Randomized reinforcement learning for control of complex systems
11164077 · 2021-11-02
Assignee
Inventors
- Siegmund Düll (Munich, DE)
- Kai Heesche (Munich, DE)
- Raymond S. Nordlund (Orlando, FL, US)
- Steffen Udluft (Eichenau, DE)
- Marc Christian Weber (Munich, DE)
Cpc classification
G06N7/01
PHYSICS
F05D2270/30
MECHANICAL ENGINEERING; LIGHTING; HEATING; WEAPONS; BLASTING
G06N3/006
PHYSICS
F05D2270/709
MECHANICAL ENGINEERING; LIGHTING; HEATING; WEAPONS; BLASTING
International classification
Abstract
A method of controlling a complex system and a gas turbine being controlled by the method are provided. The method comprises providing training data, which training data represents at least a portion of a state space of the system; setting a generic control objective for the system and a corresponding set point; and exploring the state space, using Reinforcement Learning, for a control policy for the system which maximizes an expected total reward. The expected total reward depends on a randomized deviation of the generic control objective from the corresponding set point.
Claims
1. A method comprising: providing training data that represents at least a portion of a state space of a complex system; and exploring the state space, using Reinforcement Learning, for a control policy for the complex system which maximizes an expected total reward; wherein: prior to exploring the state space, setting a generic control objective for the complex system and a corresponding set point, the corresponding set point being a desired value for a process value of the complex system under control; and the expected total reward is dependent on a randomized deviation of the generic control objective from the corresponding set point.
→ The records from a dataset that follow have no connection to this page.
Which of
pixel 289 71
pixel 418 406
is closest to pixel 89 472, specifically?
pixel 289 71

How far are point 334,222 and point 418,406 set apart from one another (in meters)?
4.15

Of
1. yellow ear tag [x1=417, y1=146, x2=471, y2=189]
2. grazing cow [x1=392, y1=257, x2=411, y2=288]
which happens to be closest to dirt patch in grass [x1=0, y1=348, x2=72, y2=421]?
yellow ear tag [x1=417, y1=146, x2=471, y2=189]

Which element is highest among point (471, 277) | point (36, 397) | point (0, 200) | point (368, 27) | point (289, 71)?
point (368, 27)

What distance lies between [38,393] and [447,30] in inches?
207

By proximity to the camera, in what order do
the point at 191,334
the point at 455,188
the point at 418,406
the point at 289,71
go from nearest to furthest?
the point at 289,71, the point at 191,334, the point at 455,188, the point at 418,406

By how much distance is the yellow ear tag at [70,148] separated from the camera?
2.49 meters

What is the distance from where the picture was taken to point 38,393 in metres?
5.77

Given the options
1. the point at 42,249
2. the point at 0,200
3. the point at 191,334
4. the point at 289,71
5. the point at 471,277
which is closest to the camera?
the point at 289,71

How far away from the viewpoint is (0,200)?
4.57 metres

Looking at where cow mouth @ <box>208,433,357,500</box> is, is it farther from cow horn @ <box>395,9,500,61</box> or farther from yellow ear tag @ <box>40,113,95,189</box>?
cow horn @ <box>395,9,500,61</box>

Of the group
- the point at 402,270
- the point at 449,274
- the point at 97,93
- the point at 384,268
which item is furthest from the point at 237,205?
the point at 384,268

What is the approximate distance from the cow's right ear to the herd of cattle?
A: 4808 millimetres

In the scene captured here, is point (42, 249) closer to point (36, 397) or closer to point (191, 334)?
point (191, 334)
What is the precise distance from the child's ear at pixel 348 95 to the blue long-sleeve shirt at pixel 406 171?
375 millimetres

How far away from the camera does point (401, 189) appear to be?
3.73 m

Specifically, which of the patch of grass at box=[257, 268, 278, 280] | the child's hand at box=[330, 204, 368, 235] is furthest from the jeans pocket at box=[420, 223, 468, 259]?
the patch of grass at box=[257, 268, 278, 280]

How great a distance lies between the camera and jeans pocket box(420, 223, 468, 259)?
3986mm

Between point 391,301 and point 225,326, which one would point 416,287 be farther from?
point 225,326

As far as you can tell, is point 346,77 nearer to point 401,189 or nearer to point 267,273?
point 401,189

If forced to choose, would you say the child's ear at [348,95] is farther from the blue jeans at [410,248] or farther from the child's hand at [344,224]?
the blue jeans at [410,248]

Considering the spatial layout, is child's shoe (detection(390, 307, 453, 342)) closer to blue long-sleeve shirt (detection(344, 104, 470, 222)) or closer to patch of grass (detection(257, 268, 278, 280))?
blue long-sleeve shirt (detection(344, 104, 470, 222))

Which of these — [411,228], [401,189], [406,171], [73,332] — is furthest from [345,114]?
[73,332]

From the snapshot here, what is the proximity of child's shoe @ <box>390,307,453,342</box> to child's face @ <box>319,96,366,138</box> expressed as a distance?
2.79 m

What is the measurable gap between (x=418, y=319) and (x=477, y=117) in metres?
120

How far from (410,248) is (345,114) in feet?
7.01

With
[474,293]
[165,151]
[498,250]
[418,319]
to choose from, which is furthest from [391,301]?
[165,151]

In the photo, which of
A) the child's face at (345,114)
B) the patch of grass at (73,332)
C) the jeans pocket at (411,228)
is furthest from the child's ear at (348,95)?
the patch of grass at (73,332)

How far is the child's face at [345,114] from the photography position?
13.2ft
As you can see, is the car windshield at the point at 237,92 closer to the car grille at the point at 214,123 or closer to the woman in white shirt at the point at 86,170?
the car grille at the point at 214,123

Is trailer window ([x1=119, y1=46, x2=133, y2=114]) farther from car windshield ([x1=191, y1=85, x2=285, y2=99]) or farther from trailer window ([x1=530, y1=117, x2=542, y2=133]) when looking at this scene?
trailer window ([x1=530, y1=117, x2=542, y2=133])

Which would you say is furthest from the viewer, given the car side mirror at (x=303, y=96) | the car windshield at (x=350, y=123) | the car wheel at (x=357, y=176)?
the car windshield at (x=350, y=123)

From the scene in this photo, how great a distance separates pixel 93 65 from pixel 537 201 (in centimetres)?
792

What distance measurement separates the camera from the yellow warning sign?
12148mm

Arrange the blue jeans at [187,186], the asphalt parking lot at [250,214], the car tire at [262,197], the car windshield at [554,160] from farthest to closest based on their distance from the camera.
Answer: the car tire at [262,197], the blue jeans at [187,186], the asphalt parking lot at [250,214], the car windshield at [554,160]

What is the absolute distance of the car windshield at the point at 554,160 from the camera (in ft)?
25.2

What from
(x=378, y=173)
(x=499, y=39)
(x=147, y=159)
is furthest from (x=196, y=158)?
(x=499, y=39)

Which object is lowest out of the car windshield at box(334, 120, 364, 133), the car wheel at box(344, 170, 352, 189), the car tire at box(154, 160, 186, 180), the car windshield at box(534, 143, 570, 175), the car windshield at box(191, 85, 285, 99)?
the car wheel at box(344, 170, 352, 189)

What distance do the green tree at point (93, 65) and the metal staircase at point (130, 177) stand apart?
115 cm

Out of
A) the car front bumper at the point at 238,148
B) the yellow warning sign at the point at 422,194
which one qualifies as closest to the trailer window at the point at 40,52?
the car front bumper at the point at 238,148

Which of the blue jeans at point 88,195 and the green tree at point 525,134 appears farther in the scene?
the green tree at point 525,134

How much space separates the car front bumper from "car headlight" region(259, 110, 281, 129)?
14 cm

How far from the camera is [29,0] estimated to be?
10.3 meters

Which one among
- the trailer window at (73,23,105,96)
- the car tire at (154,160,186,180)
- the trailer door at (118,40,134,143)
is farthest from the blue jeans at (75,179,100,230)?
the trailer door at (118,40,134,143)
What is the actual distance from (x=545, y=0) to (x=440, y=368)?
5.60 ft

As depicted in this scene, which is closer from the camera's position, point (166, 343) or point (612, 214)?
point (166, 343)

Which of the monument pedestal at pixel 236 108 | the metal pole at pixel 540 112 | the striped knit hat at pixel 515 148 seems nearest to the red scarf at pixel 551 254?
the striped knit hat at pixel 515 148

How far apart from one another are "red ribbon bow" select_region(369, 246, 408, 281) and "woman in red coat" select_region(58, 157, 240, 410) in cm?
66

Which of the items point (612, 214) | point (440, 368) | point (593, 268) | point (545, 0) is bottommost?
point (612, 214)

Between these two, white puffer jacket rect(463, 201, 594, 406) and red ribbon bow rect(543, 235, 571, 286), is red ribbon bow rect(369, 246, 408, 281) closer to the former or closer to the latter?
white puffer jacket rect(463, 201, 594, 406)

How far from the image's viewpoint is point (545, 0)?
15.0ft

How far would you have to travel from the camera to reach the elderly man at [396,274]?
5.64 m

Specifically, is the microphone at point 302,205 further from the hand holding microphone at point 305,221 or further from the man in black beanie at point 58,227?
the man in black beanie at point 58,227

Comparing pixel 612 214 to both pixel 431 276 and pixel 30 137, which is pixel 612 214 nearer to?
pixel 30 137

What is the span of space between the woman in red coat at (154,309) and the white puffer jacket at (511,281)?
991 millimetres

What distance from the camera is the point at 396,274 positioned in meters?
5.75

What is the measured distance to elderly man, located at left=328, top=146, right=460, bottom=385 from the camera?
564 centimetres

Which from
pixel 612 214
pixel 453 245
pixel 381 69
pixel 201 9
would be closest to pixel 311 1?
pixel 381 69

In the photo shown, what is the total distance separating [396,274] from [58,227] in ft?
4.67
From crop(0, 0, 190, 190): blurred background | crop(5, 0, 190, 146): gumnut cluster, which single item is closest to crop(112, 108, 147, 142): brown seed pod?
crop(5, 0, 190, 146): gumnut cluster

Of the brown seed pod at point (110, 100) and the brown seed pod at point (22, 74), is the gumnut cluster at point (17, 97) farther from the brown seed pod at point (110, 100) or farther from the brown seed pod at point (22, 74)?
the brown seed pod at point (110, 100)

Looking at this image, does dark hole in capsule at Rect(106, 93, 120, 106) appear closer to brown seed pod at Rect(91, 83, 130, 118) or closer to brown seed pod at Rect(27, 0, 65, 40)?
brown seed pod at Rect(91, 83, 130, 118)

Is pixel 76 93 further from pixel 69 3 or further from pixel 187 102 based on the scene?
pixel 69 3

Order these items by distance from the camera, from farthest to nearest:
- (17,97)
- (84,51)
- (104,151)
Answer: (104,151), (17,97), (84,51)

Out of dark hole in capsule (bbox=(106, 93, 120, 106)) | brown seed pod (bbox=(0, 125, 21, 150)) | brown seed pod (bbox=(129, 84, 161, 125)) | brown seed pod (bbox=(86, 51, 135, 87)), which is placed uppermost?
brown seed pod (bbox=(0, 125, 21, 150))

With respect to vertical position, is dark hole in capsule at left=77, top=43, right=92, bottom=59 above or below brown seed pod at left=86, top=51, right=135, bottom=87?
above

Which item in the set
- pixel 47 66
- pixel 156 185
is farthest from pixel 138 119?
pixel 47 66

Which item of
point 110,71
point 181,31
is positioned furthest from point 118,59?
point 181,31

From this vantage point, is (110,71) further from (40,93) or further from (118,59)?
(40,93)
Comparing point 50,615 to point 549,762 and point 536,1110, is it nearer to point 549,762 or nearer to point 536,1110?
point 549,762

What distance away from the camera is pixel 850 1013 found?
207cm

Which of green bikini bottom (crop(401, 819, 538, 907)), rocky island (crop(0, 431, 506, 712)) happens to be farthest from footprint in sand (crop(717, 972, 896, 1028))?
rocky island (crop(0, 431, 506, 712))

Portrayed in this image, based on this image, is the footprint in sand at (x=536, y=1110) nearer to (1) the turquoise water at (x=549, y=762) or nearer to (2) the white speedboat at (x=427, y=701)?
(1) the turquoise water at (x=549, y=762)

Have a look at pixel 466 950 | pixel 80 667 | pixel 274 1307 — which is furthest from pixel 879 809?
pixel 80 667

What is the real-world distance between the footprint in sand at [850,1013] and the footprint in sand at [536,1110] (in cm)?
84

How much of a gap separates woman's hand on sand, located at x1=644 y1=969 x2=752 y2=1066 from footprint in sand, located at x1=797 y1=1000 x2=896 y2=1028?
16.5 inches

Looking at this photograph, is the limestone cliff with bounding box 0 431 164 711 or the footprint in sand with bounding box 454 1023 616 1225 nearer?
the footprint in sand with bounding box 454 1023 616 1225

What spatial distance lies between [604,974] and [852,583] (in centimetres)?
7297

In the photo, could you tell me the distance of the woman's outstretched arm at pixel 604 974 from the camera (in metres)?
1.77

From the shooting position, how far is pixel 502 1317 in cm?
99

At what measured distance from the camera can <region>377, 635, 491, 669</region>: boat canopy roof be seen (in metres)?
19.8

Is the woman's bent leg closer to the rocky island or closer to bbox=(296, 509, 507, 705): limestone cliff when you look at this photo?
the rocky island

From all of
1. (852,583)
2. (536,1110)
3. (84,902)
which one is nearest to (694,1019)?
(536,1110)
2. The method of claim 1, wherein the randomized deviation of the generic control objective from the corresponding set point comprises a scaled random number.
3. The method of claim 2, wherein a maximum magnitude of the scaled random number is a fraction of a magnitude of the corresponding set point.
4. The method of claim 1, wherein the generic control objective for the complex system and the corresponding set point are scalable in magnitude.
5. The method of claim 1, wherein the control policy comprises a sequence of state transitions in the state space, each of the state transitions entailing a corresponding reward, and the expected total reward comprising a sum of the corresponding rewards of the sequence of state transitions of the control policy.
6. The method of claim 5, wherein the corresponding reward for each state transition of the sequence of state transitions is approximated by a neural network.
7. The method of claim 6, wherein the exploring of the state space is performed using a policy gradient method.
8. The method of claim 7, wherein the exploring of the state is performed using Policy Gradient Neural Rewards Regression.
9. The method of claim 8, wherein the exploring of the state comprises supplying the randomized deviation of the generic control objective from the corresponding set point as an input of the neural network.
10. The method of a claim 1, further comprising deploying the control policy to control the complex system, wherein deploying the control policy to control the complex system comprises supplying a deviation of the generic control objective from the corresponding set point as an input of a neural network.
11. The method of claim 10, wherein deploying the control policy to control the complex system further comprises setting the set point to a fixed value.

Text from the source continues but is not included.